* _TRAVAIL DEMANDÉ_
1/ Recopiez fidèlement un passage de l'extrait sur la Centrafrique : commencez aux mots qui contiennent "Selon les derniers" et arrêtez-vous après "les pays voisins.".
2/ D'après l'extrait sur la Centrafrique, pour le contrôle de quelles ressources les groupes armés s'affrontent-ils dans les provinces ? Citez-les toutes.

* _EXTRAIT DE PAGE_
▬▬▬

Et à Bangui, capitale d’un pays à reconstruire qui tente laborieusement de sortir de quatre ans de guerre civile, les grenades sont “facilement disponibles”, explique Gilbert Masumbuko, chef de mission DCA en RCA. “Des restes d’explosifs de guerre ont été trouvés” dans la zone de Fatima I, où se passe la sensibilisation.
Malgré son jeune âge, l’assemblée est attentive. Pour cause: interrogés pour savoir qui a déjà vu des explosifs dans le quartier, les mains s’agitent une à une. Un enfant d’une dizaine d’années se lève et montre du doigt une maison abandonnée, de l’autre côté de la rue. Viviane embraye, raconte à grand renfort de gestes avoir déjà trouvé une munition de RPG (lance-roquettes) dans le quartier.
Selon les derniers chiffres, l’agence onusienne Unmas a fait détonner 827.820 objets explosifs – munitions, grenades, obus – en 2017 dans le pays. “Ceci donne une estimation du grand nombre d’explosifs abandonnés”, note M. Masumbuko.
– Images et panneaux –
La Centrafrique est embourbée depuis 2013 dans un interminable conflit entre groupes armés, qui, après avoir sévi dans la capitale, s’affrontent aujourd’hui dans les provinces pour le contrôle des ressources (or, diamant, bétail). Les combats font rage sur une majorité du territoire, et plus d’un million de personnes -sur les 4,5 millions d’habitants- sont soit déplacées, soit réfugiées dans les pays voisins.
Cette population n’a pas ou peu de connaissance sur les risques des armes et des explosifs abandonnées, et en paie souvent le prix fort.

▬▬▬

* _DONNÉES FOURNIES_
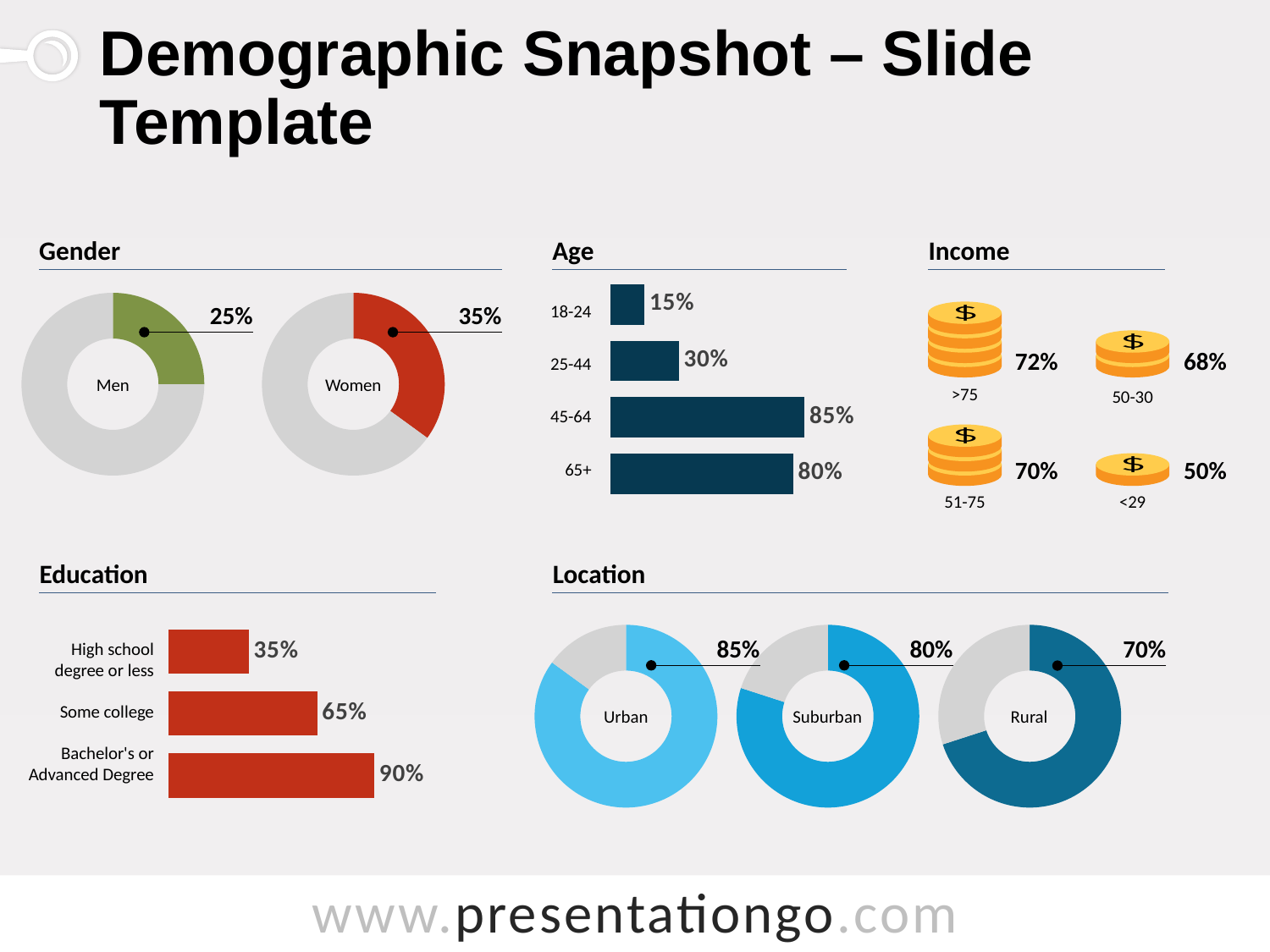
In the Gender chart, which is larger, the value for Men or the value for Women? Women In the Age chart, which age group has the lowest value? 18-24 How many age groups are shown in the Age chart? 4 What kind of chart is used for the Location section? Donut chart What kind of chart is the Education chart? Bar chart In the Location chart, what is the difference between the Urban and Rural values? 15% In the Location chart, what is the value for Rural? 70% In the Gender chart, what percentage is shown for Women? 35% In the Age chart, what is the difference between the 45-64 and 25-44 values? 55% In the Education chart, which category has the highest value? Bachelor's or Advanced Degree In the Age chart, what is the value for the 45-64 group? 85% In the Education chart, what is the value for Some college? 65%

▬▬▬

* _RÉPONSES_
1/
Selon les derniers chiffres, l’agence onusienne Unmas a fait détonner 827.820 objets explosifs – munitions, grenades, obus – en 2017 dans le pays. “Ceci donne une estimation du grand nombre d’explosifs abandonnés”, note M. Masumbuko.
– Images et panneaux –
La Centrafrique est embourbée depuis 2013 dans un interminable conflit entre groupes armés, qui, après avoir sévi dans la capitale, s’affrontent aujourd’hui dans les provinces pour le contrôle des ressources (or, diamant, bétail). Les combats font rage sur une majorité du territoire, et plus d’un million de personnes -sur les 4,5 millions d’habitants- sont soit déplacées, soit réfugiées dans les pays voisins.

2/ L'or, le diamant et le bétail.